First thing is: there is no such thing as "method on a page". A
TabPage
is just one of the controls, which is a member of some class, which can be your window class, some you custom or user control class, or something else. A method specifically related to this page can be a method of this class, that is, a static method, which can accept references to any control instances via its parameters. Or it can be an instance method of this class, which means that it can have the same or other parameter, plus one extra method, implicit one, "this" which is the instance of this class you can access inside the body of this method. That's all. This is a key: you need to understand that the problem is somewhat artificial: 1) the scope of the method is the class which instance is a parent (direct + indirect) of many control instances; 3) control instance references can be passed to it as arguments.
There is another thing you are missing? Did you notice that in the title of the question you are asking about method, and at the end, you are asking about "firing an event"? Those are very different things. You cannot really "fire" and event (correct terminology is "invoke event"). More exactly, you can only invoke the event in the method of the type declaring this event. Even if one class declared event instance, and you derive a class from it, you cannot invoke this event in the derived class.
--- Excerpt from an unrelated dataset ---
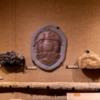 Lessuck - museum Earth-14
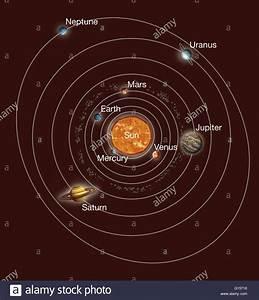 Solar System orbits. Artwork of Earth's solar system ...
This is an important
fool-proof feature of .NET. Why so? Because it protects you from doing something which is
really never needed. This is a mean of
inversion of control: you only invoke some events in some declaring class (most likely, you don't do it at all, so you cannot invoke them, too; most likely, you are talking about events which are not yours), you only
handle the event in the code of other types. Instead, you really need to call some methods or properties related to the page in your handler of the
Click
events. By the way, in WPF its better to use its
commanding system:
https://msdn.microsoft.com/en-us/library/ms752308%28v=vs.110%29.aspx[
^].
I called your problems "artificial" but they are not completely artificial; there are no the obstacles you imagined, but some problems still exist: there is always a problem to organize the code in a neat way. You mentioned enabling and disabling some control. Again, this is not "firing events" but is calling
IsVisible
properties. You can write the
Name
attributes in your XAML, to make it generating instance names for the controls you want to operate, and set the property of each instance individually, by name, but this would be way to much of ad-hoc approach in many cases, and quite poorly maintainable if you have many such controls. Instead, you can group those controls and enable/disable the whole group. For example, you could put some control in the same
Panel
. By the way, you don't need to disable control on a hidden (non-selected)
TabPage
: they are invisible and cannot be used.
Well, some ideas… And no, we did not yest came to the point of showing you some code samples. I would prefer if you showed some code sample and asked some questions based on that. Note that your questions not only formulated in a complicated way, but also not specific enough for that. It's all right, you can ask your follow-up questions later. You can use "Improve question" any time.